Assignment ▸ Word for word, reproduce all of the entries shown below.

Input data ▸

* * * * * * * * *

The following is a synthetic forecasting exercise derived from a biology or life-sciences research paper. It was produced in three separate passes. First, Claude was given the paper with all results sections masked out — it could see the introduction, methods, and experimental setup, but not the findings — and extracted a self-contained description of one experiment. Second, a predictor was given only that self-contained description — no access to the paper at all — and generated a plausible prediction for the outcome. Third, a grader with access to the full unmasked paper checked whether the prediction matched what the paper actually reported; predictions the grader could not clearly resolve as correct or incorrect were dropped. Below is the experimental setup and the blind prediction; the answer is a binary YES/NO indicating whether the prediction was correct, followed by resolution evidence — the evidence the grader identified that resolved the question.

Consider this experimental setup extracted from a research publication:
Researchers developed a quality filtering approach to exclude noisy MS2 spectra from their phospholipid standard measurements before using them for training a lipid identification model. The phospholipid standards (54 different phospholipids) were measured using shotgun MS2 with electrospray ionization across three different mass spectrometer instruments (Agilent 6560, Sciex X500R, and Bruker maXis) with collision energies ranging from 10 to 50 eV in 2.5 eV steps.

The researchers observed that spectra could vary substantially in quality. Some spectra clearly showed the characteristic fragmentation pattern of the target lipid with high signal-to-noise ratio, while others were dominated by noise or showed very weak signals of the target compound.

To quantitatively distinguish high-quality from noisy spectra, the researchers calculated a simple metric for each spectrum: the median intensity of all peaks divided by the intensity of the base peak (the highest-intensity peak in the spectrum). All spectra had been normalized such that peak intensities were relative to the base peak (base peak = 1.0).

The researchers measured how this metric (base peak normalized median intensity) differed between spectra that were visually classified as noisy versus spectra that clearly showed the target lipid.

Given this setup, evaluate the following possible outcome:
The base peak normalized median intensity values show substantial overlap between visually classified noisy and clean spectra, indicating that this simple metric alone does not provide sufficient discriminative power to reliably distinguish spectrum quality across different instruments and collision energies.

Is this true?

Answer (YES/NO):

* * * * * * * * *

Answer box ▸
The following is a synthetic forecasting exercise derived from a biology or life-sciences research paper. It was produced in three separate passes. First, Claude was given the paper with all results sections masked out — it could see the introduction, methods, and experimental setup, but not the findings — and extracted a self-contained description of one experiment. Second, a predictor was given only that self-contained description — no access to the paper at all — and generated a plausible prediction for the outcome. Third, a grader with access to the full unmasked paper checked whether the prediction matched what the paper actually reported; predictions the grader could not clearly resolve as correct or incorrect were dropped. Below is the experimental setup and the blind prediction; the answer is a binary YES/NO indicating whether the prediction was correct, followed by resolution evidence — the evidence the grader identified that resolved the question.

Consider this experimental setup extracted from a research publication:
Researchers developed a quality filtering approach to exclude noisy MS2 spectra from their phospholipid standard measurements before using them for training a lipid identification model. The phospholipid standards (54 different phospholipids) were measured using shotgun MS2 with electrospray ionization across three different mass spectrometer instruments (Agilent 6560, Sciex X500R, and Bruker maXis) with collision energies ranging from 10 to 50 eV in 2.5 eV steps.

The researchers observed that spectra could vary substantially in quality. Some spectra clearly showed the characteristic fragmentation pattern of the target lipid with high signal-to-noise ratio, while others were dominated by noise or showed very weak signals of the target compound.

To quantitatively distinguish high-quality from noisy spectra, the researchers calculated a simple metric for each spectrum: the median intensity of all peaks divided by the intensity of the base peak (the highest-intensity peak in the spectrum). All spectra had been normalized such that peak intensities were relative to the base peak (base peak = 1.0).

The researchers measured how this metric (base peak normalized median intensity) differed between spectra that were visually classified as noisy versus spectra that clearly showed the target lipid.

Given this setup, evaluate the following possible outcome:
The base peak normalized median intensity values show substantial overlap between visually classified noisy and clean spectra, indicating that this simple metric alone does not provide sufficient discriminative power to reliably distinguish spectrum quality across different instruments and collision energies.

Is this true?

Answer (YES/NO):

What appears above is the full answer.